Closed dranull closed 6 months ago
Hello, thank you for sharing this. It appears that the issue occurs in srmBufferGetTextureID()
. Have you tested if srm-all-connectors
and srm-multi-session
are functioning correctly?
There are a few options you could try:
Additionally, regarding the srm_basic.log
file, it seems incomplete. Could you please provide the complete log for further analysis?

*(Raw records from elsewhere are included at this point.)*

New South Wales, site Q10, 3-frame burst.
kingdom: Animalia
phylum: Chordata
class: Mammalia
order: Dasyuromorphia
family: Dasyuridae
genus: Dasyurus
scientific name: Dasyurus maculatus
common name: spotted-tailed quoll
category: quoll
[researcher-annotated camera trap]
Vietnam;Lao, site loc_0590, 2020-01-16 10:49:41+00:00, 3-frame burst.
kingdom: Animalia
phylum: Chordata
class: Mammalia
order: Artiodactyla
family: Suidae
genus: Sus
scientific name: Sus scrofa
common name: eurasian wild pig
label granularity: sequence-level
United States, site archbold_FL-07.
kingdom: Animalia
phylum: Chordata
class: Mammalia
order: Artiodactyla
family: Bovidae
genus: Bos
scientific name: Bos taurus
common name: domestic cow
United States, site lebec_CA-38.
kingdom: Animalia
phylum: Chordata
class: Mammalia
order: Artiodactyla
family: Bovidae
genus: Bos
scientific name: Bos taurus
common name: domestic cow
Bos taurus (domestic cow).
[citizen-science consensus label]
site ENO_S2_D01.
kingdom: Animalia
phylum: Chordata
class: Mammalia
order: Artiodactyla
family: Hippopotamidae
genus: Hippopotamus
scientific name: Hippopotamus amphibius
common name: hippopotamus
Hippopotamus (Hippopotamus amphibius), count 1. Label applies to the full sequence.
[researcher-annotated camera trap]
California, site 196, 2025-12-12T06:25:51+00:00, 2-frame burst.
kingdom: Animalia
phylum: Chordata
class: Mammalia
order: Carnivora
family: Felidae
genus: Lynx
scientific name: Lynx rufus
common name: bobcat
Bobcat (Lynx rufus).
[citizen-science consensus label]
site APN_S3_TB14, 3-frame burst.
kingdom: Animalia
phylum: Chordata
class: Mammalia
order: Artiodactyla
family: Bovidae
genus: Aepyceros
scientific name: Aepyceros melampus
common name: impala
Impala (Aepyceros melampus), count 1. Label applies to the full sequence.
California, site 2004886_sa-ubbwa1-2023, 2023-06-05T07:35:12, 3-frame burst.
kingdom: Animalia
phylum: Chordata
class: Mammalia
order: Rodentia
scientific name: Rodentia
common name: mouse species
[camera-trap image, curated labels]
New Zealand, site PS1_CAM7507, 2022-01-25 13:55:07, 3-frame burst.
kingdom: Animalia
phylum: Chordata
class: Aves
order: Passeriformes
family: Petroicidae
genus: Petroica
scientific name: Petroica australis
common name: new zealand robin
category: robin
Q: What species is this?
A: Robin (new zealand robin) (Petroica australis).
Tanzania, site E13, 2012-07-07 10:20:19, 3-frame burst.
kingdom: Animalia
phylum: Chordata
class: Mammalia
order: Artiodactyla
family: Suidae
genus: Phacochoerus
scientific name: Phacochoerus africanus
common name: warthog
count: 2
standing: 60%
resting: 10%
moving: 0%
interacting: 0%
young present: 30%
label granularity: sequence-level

I've made the following tests:
#card0 nvidia
#card1 intel iGPU
# crash
SRM_DEBUG=4 SRM_EGL_DEBUG=4 srm-basic > srm1.log 2>&1
SRM_FORCE_GL_ALLOCATION=1 SRM_DEBUG=4 SRM_EGL_DEBUG=4 srm-basic > srm2.log 2>&1
SRM_FORCE_LEGACY_API=1 SRM_DEBUG=4 SRM_EGL_DEBUG=4 srm-basic > srm3.log 2>&1
SRM_FORCE_LEGACY_API=1 SRM_FORCE_GL_ALLOCATION=1 SRM_DEBUG=4 SRM_EGL_DEBUG=4 srm-basic > srm4.log 2>&1
SRM_ALLOCATOR_DEVICE=/dev/dri/card1 SRM_DEBUG=4 SRM_EGL_DEBUG=4 srm-basic > srm9.log 2>&1
SRM_ALLOCATOR_DEVICE=/dev/dri/card1 SRM_FORCE_GL_ALLOCATION=1 SRM_DEBUG=4 SRM_EGL_DEBUG=4 srm-basic > srm10.log 2>&1
SRM_ALLOCATOR_DEVICE=/dev/dri/card1 SRM_FORCE_LEGACY_API=1 SRM_DEBUG=4 SRM_EGL_DEBUG=4 srm-basic > srm11.log 2>&1
SRM_ALLOCATOR_DEVICE=/dev/dri/card1 SRM_FORCE_LEGACY_API=1 SRM_FORCE_GL_ALLOCATION=1 SRM_DEBUG=4 SRM_EGL_DEBUG=4 srm-basic > srm12.log 2>&1
# stays in console, nothing happens (ctrl+c exits)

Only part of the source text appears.